Pet Door - History

History

The Oxford English Dictionary records the first use of the phrase "cat flap" in 1957 and "cat door" in 1959, but the idea is much older.

In rural areas, cat doors (often simple holes) in the walls, doors or even roofs of grain and flour storage spaces have long been used to welcome feral cats to hunt rodent pests that feed on these stores. Human semi-domestication of wildcats dates back to at least 7,500 BCE in Cyprus, and the domestic cat was a part of everyday life in grain-dependent ancient Egypt (ca. 6,000 BCE onward). Nowadays, this function is mostly lost, but in some rural areas, such as Valencia, Spain, and Vaunage, France, farm cat doors and holes (Spanish: gateras, French: chatieres) are still common.

The 14th-century English writer Geoffrey Chaucer described a simple cat hole in the "Miller's Tale" from his Canterbury Tales (late 1300s). In the narrative, a servant whose knocks go unanswered uses the cat door to peek in:

An hole he foond, ful lowe upon a bord
Ther as the cat was wont in for to crepe,
And at the hole he looked in ful depe,
And at the last he hadde of hym a sighte.

In an apparent early modern example of urban legend, the invention of the pet door was attributed to Isaac Newton (1642–1727) in a story (authored anonymously and published in a column of anecdotes in 1893) to the effect that Newton foolishly made a large hole for his adult cat and a small one for her kittens, not realizing the kittens would follow the mother through the large one. Two Newton biographers cite passages saying that Newton kept "neither cat nor dog in his chamber". Yet over 60 years earlier, a member of Newton's social circles at Trinity, one J. M. F. Wright, reported this same story (from an unknown source) in his 1827 memoir, adding: "Whether this account be true or false, indisputably true is it that there are in the door to this day two plugged holes of the proper dimensions for the respective egresses of cat and kitten."

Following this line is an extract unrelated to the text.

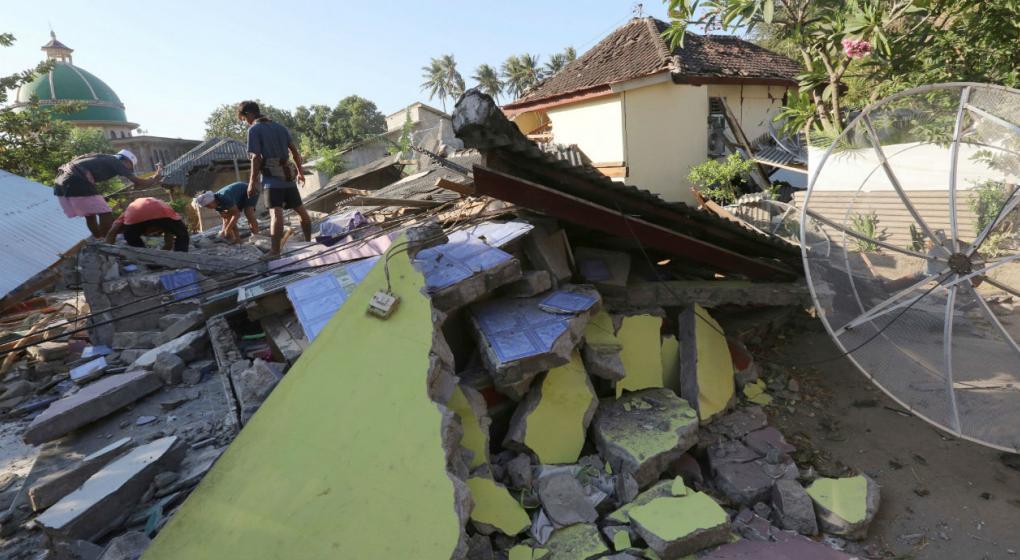 Aumenta a 98 el número de muertos por el terremoto en Indonesia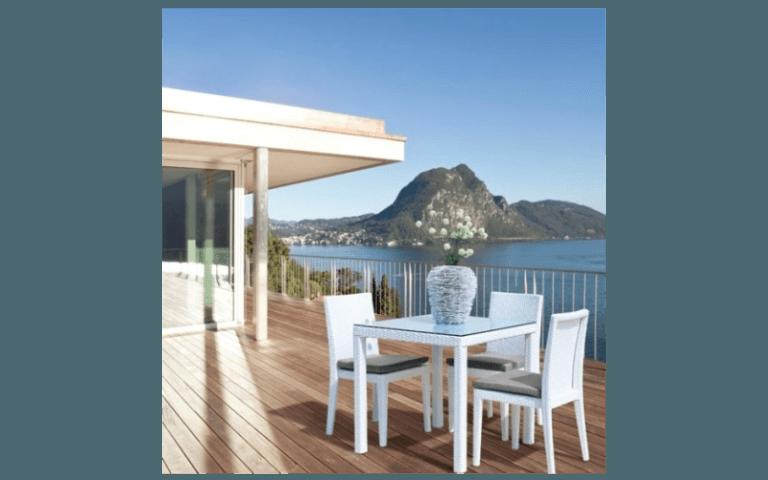 tavolino quadrato su una terrazza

Modern cat flaps are popular in some countries even in urban environments, particularly the United Kingdom where it is estimated that about 74% of cats have access to the outdoors.

Dog doors are common in suburban North America, where they mostly lead to fenced-in yards. Pet doors are also common between suburban homes and their attached garages, so that pet-related mess (cat box, dog food, etc.) can be kept in the garage with pets having free access.